New Delhi, Sept 17: The Bharatiya Janata Party (BJP) today demanded apology from Prime Minister Manmohan Singh and Congress president Sonia Gandhi for the government"s statement that some of Hinduism's most important texts were not proof of the existence of Hindu gods in an affidavit.
"They say they have accepted the mistake, but Manmohan Singh and Sonia Gandhi have not apologized yet. Ambika Soni (Union Cultural Minister) and H.R. Bhardwaj (Union Law Minister) have not resigned yet. You cannot kill anyone and accept they have committed the mistake," said BJP leader Vijay Goel.
“This kind of treatment can be given to only to Hindu religion. If the same thing would have happened to Christians and Muslims then riot have broken out in the country. The government is doing all this (Amending affidavit before court) to appease Hindu voters," he added.

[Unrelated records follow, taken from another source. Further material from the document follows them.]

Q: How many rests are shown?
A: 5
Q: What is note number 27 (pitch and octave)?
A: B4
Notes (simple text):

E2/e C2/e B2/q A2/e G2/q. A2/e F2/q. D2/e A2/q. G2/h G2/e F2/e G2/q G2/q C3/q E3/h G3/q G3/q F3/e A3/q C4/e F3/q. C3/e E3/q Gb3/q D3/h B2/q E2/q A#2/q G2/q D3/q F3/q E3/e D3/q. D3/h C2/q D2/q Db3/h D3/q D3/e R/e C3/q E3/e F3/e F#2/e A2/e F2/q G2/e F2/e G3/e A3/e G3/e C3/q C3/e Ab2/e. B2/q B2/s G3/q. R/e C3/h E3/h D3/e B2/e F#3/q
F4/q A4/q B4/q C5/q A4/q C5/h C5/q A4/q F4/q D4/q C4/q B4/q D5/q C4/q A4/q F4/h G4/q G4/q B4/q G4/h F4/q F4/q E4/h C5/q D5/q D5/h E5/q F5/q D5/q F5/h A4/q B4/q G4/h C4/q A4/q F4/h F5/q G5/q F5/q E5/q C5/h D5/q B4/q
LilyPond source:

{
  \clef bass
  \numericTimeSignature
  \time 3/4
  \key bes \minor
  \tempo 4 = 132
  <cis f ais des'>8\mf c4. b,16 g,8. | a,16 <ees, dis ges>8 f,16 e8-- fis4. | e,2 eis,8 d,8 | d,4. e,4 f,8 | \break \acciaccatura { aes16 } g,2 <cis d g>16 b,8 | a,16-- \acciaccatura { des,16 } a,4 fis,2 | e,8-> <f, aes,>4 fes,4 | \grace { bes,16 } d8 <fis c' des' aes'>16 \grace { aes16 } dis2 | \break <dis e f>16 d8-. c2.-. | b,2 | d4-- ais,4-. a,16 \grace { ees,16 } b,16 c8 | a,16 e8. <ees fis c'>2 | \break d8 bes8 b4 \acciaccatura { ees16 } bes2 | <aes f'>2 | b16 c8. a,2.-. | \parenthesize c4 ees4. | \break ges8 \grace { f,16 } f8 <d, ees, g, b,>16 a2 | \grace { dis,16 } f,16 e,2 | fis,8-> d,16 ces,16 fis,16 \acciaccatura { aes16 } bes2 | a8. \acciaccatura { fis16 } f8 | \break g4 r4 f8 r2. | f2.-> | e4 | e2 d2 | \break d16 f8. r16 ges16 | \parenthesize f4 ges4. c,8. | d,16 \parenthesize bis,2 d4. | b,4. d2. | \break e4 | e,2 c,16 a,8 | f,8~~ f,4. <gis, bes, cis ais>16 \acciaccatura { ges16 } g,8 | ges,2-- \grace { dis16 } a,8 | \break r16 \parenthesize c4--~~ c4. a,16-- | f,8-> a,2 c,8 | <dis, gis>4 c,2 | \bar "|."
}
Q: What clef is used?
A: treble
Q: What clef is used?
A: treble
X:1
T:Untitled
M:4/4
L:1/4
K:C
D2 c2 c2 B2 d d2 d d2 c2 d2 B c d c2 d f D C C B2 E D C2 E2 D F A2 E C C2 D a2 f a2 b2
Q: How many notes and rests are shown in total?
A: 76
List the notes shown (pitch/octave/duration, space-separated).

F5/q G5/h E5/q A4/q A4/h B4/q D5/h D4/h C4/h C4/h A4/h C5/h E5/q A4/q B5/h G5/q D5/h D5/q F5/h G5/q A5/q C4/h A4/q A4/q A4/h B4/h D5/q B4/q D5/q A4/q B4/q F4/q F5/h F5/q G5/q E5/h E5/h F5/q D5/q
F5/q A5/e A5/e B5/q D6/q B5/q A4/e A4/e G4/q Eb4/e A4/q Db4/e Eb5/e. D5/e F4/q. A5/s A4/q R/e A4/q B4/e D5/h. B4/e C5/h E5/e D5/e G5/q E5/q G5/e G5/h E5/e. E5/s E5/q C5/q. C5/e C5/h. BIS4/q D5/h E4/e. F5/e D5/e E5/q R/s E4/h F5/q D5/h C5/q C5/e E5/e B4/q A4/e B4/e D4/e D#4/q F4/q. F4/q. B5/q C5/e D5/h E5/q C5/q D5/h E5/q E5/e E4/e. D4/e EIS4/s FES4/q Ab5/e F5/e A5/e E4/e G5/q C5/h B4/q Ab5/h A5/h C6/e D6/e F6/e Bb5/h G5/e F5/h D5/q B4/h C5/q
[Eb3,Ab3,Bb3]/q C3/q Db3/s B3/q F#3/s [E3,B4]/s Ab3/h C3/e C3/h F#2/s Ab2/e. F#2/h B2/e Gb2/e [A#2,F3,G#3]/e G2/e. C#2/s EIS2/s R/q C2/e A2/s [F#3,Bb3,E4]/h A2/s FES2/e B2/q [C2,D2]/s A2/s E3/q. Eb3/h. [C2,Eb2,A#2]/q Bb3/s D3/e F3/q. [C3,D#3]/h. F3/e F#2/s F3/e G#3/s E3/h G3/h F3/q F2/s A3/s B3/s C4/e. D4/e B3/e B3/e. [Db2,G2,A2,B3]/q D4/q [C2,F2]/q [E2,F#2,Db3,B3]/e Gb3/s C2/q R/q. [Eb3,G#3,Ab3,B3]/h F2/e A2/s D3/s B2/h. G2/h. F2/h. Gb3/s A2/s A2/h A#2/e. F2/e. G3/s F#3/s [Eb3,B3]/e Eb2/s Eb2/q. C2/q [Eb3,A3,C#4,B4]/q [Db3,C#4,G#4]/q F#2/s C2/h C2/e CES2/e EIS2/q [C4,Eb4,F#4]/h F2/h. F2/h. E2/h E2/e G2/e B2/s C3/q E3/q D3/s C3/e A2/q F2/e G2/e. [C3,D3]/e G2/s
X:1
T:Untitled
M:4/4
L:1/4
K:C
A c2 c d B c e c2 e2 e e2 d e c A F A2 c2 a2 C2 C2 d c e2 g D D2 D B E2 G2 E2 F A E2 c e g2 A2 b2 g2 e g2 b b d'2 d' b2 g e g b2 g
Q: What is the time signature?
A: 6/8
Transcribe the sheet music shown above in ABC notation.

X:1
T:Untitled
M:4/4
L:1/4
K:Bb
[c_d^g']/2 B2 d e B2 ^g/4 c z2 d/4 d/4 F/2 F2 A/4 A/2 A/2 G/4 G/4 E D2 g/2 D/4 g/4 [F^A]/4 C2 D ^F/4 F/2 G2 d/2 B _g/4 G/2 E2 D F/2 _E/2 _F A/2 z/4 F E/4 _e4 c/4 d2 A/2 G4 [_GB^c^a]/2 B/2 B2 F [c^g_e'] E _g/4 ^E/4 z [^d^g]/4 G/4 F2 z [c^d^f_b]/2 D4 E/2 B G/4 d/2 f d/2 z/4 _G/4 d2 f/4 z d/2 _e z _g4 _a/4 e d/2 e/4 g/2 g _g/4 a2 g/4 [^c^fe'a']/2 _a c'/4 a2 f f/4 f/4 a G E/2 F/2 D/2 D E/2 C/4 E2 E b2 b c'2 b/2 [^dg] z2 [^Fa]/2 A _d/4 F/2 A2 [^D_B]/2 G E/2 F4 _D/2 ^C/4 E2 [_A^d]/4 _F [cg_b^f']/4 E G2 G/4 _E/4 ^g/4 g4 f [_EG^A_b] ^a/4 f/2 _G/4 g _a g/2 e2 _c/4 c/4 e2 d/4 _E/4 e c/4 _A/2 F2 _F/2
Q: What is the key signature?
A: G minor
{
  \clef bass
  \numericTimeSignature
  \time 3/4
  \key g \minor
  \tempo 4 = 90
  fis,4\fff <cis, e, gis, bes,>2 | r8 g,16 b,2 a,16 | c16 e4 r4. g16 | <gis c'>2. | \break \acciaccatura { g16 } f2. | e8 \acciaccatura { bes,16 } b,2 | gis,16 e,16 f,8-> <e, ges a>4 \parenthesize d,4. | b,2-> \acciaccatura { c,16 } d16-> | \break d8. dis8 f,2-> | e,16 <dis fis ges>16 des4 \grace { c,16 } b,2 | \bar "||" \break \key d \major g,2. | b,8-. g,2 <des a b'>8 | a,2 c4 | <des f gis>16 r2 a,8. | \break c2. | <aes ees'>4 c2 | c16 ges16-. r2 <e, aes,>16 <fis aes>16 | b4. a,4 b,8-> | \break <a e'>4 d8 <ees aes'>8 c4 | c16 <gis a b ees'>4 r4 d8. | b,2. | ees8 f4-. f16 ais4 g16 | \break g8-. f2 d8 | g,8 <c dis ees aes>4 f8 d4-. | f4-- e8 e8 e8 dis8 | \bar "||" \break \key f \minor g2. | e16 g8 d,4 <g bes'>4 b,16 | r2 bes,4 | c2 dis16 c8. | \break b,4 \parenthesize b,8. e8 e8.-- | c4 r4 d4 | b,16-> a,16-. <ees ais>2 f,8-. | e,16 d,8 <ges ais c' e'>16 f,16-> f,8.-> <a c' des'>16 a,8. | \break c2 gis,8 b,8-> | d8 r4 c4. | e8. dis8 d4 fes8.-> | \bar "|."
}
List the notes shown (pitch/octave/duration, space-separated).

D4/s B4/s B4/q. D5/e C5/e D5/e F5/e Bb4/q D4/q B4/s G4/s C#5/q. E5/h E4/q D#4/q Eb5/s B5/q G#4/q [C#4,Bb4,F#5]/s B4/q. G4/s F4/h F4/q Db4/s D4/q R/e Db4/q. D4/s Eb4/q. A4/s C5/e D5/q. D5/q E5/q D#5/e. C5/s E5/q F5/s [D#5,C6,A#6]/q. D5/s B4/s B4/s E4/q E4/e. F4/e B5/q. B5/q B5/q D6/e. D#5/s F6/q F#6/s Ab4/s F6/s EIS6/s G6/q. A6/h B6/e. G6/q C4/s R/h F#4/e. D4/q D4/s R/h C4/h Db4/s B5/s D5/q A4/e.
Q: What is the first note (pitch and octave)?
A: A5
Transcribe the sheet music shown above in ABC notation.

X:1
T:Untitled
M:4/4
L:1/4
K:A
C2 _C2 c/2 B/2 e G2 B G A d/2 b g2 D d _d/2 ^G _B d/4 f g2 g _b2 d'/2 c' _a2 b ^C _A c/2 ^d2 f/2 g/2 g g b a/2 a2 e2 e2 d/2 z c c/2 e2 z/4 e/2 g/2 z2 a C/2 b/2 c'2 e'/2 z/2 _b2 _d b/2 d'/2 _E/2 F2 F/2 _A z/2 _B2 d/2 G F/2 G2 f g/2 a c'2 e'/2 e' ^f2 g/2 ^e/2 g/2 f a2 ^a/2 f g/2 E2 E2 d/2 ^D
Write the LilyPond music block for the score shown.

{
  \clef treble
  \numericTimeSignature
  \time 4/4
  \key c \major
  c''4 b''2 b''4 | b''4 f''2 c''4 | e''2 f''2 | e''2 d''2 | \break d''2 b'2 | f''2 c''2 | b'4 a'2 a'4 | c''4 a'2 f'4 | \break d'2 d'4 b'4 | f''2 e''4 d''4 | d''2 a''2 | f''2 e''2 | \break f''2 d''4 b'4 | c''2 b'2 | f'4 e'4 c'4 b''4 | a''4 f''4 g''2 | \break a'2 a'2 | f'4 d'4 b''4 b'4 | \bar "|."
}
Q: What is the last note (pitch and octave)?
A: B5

The row erupted after the Centre filed a statement before the Supreme Court on Wednesday on the Sethu Samundram ship lane project.
The government backtracked on the 'affidavit' next day and sought three months time from the apex court to file an amended one, following threats of nationwide protests by the BJP.
The Supreme Court Bench headed by Chief Justice K G Balkrishnan allowed the withdrawal of affidavit, and posted the matter for next hearing in the first week of January 2008.
The apex Bench said that the August 31 interim order restraining any construction at the "Ram Sethu" or Adam's bridge area will continue.
The Centre cleared that there was no intention to cast aspersions on a religious faith or to divide the society.
Soni said on Saturday that she was prepared to resign over the matter if asked to by the Prime Minister or the party president.
The culture ministry has suspended a director and an assistant director at the Archaeological Survey of India, which prepared the affidavit, while it investigates what happened.
The minister said the officials had ignored some of the revisions she wanted made after seeing a draft of the affidavit.
The government filed the affidavit as it defends its plan to build a canal through a bridge-like stretch of sandbanks and rocks between the Indian coast and Sri Lanka.
The 560-million-dollar Sethusamudram Ship Canal Project is intended to shave up to 36 hours off ship journeys between India's western and eastern coasts. Conservationists say the project will kill marine life and harm fishermen's livelihoods.
The project has also sparked protests by other groups including conservationists and local fishermen, who say the dredging will mean dumping sediment in deeper water further out to sea.